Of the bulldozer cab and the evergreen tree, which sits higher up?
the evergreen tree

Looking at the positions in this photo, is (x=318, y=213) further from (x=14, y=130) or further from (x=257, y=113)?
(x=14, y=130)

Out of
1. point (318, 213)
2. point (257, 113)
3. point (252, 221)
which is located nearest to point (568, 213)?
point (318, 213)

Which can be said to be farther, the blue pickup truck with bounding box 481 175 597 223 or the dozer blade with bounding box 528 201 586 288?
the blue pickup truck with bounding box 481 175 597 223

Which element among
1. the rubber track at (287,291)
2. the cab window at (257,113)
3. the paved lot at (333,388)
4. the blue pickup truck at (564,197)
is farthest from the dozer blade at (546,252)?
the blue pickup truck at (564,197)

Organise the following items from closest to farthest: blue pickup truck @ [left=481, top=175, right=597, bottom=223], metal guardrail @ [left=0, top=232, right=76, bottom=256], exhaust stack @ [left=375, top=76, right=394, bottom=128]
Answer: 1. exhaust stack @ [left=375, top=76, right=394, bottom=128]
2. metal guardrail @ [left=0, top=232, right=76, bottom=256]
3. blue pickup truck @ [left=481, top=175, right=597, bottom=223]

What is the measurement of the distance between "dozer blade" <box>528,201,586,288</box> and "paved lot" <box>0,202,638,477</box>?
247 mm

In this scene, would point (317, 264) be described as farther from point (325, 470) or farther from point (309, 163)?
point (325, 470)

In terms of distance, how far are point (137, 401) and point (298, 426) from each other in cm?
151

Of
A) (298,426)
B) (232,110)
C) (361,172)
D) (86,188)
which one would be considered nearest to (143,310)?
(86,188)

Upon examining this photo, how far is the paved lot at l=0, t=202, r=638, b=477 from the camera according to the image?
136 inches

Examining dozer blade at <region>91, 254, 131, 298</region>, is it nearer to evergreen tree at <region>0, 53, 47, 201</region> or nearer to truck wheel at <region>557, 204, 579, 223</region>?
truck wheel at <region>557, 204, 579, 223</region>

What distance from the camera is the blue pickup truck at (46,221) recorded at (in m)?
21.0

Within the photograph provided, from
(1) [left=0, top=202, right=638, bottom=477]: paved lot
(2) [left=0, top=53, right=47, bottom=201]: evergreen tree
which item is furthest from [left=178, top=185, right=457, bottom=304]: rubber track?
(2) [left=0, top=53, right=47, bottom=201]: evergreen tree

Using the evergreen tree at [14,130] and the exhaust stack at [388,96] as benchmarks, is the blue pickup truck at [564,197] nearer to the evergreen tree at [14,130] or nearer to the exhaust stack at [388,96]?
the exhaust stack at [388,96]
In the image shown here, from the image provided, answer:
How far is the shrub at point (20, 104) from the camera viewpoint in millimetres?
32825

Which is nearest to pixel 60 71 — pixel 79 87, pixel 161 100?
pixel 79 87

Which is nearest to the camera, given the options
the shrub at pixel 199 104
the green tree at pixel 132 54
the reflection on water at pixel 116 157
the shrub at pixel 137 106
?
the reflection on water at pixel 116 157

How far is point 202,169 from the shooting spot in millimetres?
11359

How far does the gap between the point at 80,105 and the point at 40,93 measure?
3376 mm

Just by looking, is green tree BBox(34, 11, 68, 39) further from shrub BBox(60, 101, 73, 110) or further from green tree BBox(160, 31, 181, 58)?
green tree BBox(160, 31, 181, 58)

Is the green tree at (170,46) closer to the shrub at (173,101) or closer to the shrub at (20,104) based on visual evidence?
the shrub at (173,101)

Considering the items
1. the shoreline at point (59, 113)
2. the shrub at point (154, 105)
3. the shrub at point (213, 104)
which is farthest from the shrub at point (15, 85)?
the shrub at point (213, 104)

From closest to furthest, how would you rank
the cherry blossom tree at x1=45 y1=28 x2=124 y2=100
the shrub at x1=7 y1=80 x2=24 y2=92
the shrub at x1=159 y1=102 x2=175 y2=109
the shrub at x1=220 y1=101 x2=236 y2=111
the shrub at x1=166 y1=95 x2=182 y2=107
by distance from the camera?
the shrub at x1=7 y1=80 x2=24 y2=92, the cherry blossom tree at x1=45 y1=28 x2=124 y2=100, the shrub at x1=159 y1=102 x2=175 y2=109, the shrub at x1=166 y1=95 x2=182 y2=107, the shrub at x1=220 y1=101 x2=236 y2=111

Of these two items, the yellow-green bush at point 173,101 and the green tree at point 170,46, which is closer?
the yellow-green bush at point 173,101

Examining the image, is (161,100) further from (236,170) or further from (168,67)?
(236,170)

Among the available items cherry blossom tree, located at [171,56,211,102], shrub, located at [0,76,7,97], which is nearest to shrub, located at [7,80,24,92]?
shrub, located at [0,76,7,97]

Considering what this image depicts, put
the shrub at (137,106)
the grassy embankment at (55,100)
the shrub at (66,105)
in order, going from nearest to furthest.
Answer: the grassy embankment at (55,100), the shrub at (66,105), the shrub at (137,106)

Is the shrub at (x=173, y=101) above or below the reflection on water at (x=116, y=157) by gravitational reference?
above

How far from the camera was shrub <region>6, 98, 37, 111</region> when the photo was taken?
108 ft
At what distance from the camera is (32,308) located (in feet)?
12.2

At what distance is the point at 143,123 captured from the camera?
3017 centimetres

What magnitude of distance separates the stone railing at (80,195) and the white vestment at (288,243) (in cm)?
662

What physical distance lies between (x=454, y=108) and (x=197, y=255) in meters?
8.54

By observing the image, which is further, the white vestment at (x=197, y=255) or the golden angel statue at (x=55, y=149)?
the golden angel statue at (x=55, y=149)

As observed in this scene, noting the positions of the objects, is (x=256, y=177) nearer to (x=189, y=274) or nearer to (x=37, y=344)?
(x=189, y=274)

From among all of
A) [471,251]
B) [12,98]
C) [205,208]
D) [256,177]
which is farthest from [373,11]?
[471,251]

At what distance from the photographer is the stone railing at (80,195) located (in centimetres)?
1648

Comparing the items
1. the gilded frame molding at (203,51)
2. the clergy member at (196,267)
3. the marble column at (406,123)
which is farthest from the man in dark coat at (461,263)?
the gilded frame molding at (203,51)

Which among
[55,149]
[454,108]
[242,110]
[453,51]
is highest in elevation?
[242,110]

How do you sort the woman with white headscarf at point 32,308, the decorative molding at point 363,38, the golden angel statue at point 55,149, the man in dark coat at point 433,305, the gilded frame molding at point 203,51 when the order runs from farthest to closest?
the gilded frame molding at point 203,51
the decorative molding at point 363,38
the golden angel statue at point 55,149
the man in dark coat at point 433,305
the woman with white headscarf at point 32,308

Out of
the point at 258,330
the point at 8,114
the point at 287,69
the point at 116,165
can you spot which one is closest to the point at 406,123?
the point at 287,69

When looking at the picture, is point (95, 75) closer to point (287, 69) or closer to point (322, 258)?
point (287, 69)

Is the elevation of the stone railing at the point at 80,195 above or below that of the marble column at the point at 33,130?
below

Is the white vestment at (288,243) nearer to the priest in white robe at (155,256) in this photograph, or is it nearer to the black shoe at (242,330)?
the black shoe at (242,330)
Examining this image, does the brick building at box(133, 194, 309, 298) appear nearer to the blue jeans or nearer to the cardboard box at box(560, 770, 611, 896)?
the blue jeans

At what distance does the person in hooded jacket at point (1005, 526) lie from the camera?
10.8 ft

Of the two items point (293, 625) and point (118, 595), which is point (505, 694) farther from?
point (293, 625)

════

Exercise brief
Your task is to return, exactly and on their own, the lines from the one containing "Is the white" through the last line of the listing.

Exercise response
Is the white vestment at (288,243) nearer to the priest in white robe at (155,256) in this photograph, or is it nearer to the black shoe at (242,330)?
the black shoe at (242,330)
Examining this image, does the brick building at box(133, 194, 309, 298) appear nearer to the blue jeans or nearer to the cardboard box at box(560, 770, 611, 896)?
the blue jeans

At what distance does the person in hooded jacket at point (1005, 526) lie from the camera?
10.8 ft

Of the two items point (293, 625) and point (118, 595), which is point (505, 694) farther from?
point (293, 625)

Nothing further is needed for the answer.